◆ Tâches à réaliser ◆
(a) D'après l'article sur Edward Snowden, pourquoi la réponse à sa demande d'asile en France a-t-elle des conséquences lourdes pour la démocratie ? Répondez en une à trois phrases.
(b) Rédigez la suite de l'article sur Edward Snowden à partir de sa dernière phrase, s'il vous plaît.

◆ Texte extrait ◆
◆ ◆ ◆ ◆

Nathalie Devillier — 24 septembre 2019 à 12h03

Interrogé le 16 septembre par France Inter, le lanceur d'alerte américain a exprimé sa volonté d'obtenir l'asile en France.

 Conférence vidéo d'Edward Snowden à Berlin, le 17 septembre 2019. | Jörg Carstensen / DPA / AFP Conférence vidéo d'Edward Snowden à Berlin, le 17 septembre 2019. | Jörg Carstensen / DPA / AFPAlors qu'il publie Mémoires vives, le lanceur d'alerte Edward Snowden vient de demander l'asile politique en France.

Le résultat de cette requête est porteur de conséquences lourdes pour les libertés et la démocratie, et c'est bien cette démocratie que Snowden a décidé de défendre au péril de sa vie depuis maintenant six longues années.

Inertie incompréhensible

Après ses révélations mettant en lumière l'ampleur des renseignements collectés par les services secrets américains et britanniques, Edward Snowden a essuyé de multiples refus à ses demandes d'asile politique en 2013 (en France notamment, celui de Manuel Valls).

◆ ◆ ◆ ◆

◆ Données enregistrées ◆
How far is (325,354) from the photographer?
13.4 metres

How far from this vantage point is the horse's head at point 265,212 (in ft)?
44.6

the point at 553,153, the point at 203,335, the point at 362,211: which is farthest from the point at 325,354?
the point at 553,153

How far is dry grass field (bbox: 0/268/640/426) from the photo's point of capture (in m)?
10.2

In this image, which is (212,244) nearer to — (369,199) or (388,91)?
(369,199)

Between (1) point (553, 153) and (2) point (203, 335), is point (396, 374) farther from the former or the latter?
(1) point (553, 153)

◆ ◆ ◆ ◆

◆ Réponses rédigées ◆
(a) Parce que c'est précisément cette démocratie que Snowden a choisi de défendre au péril de sa vie depuis six ans. La décision sur sa demande touche donc directement aux libertés et à la démocratie qu'il défend.

(b)
Finalement accueilli en Russie, où il bénéficie d'un droit de résidence limité qui expire en 2020, il a récemment réitéré son souhait de rejoindre la France. Cette demande doit se faire à l'ambassade de France en Russie, dont le personnel consultera ensuite le ministère de l'Intérieur.

Une fois sur le territoire national, Edward Snowden pourrait néanmoins être extradé vers les États-Unis, au titre des infractions poursuivies. Le droit français pourrait ainsi ne pas aider l'informaticien.

Inutile de faire une étude approfondie des conséquences de l'action de Snowden, son retentissement se fait ressentir quotidiennement pour des milliards de personnes.

À la question «la société a-t-elle changé grâce à Snowden?», chacun·e est en position de répondre par l'affirmative: n'avez-vous pas obturé la caméra de votre ordinateur?

C'est donc l'incompréhension qui règne face à l'inertie des autorités nationales et au sein de l'Union européenne, qui ont été les premières bénéficiaires de ces révélations et en ont tiré les leçons à la fois pour leur sécurité intérieure et du point de vue des libertés fondamentales, en renforçant la protection des données à caractère personnel.

L'annulation du Safe Harbor, l'adoption du RGPD, les multiples poursuites contre les géants du net pour violation du droit de la concurrence jusqu'à la taxe sur les GAFAM: les retombées de l'action de Snowden se font sentir à l'échelle européenne, mais aussi aux États-Unis.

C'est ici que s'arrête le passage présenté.